• _REQUIREMENTS_:
Turn every line of the records below into a numbered list, skipping the blank lines and leaving out the pictures.

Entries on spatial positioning
-- begin --

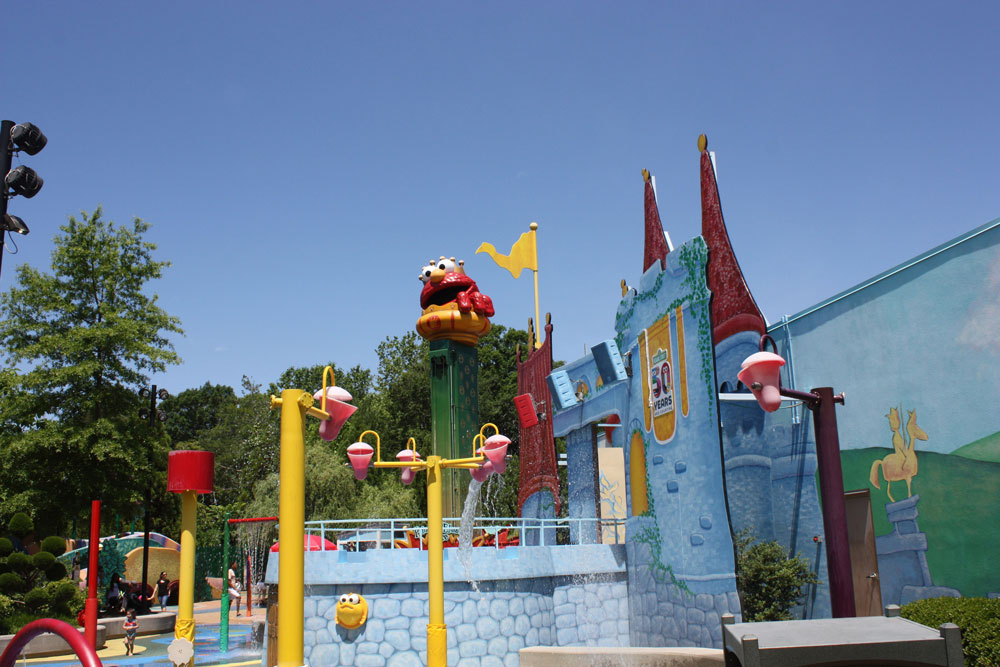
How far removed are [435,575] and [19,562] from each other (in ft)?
48.2

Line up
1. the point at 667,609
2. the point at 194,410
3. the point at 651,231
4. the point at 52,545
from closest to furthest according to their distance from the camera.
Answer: the point at 667,609, the point at 651,231, the point at 52,545, the point at 194,410

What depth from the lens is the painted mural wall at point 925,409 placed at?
11.4 meters

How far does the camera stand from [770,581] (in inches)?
545

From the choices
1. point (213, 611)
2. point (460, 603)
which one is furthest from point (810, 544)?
point (213, 611)

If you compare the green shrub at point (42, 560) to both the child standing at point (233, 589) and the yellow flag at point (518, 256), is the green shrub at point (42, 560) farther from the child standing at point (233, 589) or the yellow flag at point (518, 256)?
the yellow flag at point (518, 256)

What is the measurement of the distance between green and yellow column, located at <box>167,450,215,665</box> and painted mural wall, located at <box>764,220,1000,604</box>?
33.5 ft

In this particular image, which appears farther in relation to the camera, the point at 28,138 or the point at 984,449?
the point at 984,449

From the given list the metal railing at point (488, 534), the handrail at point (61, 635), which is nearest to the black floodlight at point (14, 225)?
the handrail at point (61, 635)

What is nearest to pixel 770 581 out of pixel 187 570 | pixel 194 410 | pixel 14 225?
pixel 187 570

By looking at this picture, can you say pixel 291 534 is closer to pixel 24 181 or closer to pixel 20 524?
pixel 24 181

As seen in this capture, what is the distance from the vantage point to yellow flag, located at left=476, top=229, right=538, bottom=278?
858 inches

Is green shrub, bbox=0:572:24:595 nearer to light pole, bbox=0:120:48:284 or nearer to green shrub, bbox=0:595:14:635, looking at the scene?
green shrub, bbox=0:595:14:635

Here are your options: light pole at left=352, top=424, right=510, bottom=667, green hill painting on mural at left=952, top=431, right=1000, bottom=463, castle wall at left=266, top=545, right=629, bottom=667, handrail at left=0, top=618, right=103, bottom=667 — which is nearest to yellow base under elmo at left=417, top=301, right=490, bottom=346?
castle wall at left=266, top=545, right=629, bottom=667

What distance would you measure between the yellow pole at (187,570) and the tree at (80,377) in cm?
1676
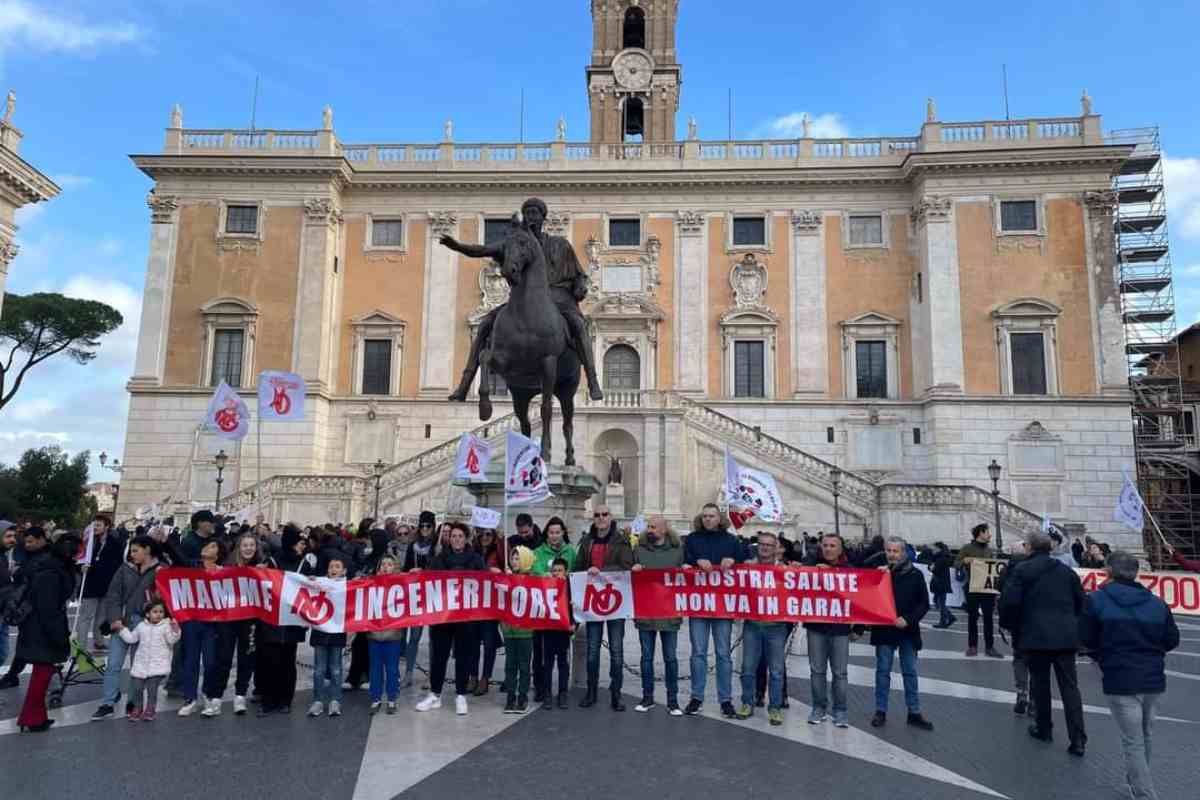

-- end --

• _CORRECT RESPONSE_:
1. How far removed are [435,575] and [19,562] from each other (in ft)?
2. 48.2
3. Line up
4. 1. the point at 667,609
5. 2. the point at 194,410
6. 3. the point at 651,231
7. 4. the point at 52,545
8. from closest to furthest according to their distance from the camera.
9. Answer: the point at 667,609, the point at 651,231, the point at 52,545, the point at 194,410
10. What depth from the lens is the painted mural wall at point 925,409 placed at?
11. 11.4 meters
12. How far does the camera stand from [770,581] (in inches)?
13. 545
14. From the choices
15. 1. point (213, 611)
16. 2. point (460, 603)
17. which one is furthest from point (810, 544)?
18. point (213, 611)
19. If you compare the green shrub at point (42, 560) to both the child standing at point (233, 589) and the yellow flag at point (518, 256), is the green shrub at point (42, 560) farther from the child standing at point (233, 589) or the yellow flag at point (518, 256)?
20. the yellow flag at point (518, 256)
21. What is the measurement of the distance between green and yellow column, located at <box>167,450,215,665</box> and painted mural wall, located at <box>764,220,1000,604</box>?
22. 33.5 ft
23. In this particular image, which appears farther in relation to the camera, the point at 28,138 or the point at 984,449?
24. the point at 984,449
25. From the given list the metal railing at point (488, 534), the handrail at point (61, 635), which is nearest to the black floodlight at point (14, 225)?
26. the handrail at point (61, 635)
27. What is nearest to pixel 770 581 out of pixel 187 570 | pixel 194 410 | pixel 14 225?
28. pixel 187 570
29. By looking at this picture, can you say pixel 291 534 is closer to pixel 24 181 or closer to pixel 20 524?
30. pixel 24 181
31. As seen in this capture, what is the distance from the vantage point to yellow flag, located at left=476, top=229, right=538, bottom=278?
32. 858 inches
33. Is green shrub, bbox=0:572:24:595 nearer to light pole, bbox=0:120:48:284 or nearer to green shrub, bbox=0:595:14:635, looking at the scene?
34. green shrub, bbox=0:595:14:635
35. Here are your options: light pole at left=352, top=424, right=510, bottom=667, green hill painting on mural at left=952, top=431, right=1000, bottom=463, castle wall at left=266, top=545, right=629, bottom=667, handrail at left=0, top=618, right=103, bottom=667 — which is nearest to yellow base under elmo at left=417, top=301, right=490, bottom=346?
36. castle wall at left=266, top=545, right=629, bottom=667
37. What distance would you measure between the yellow pole at (187,570) and the tree at (80,377) in cm?
38. 1676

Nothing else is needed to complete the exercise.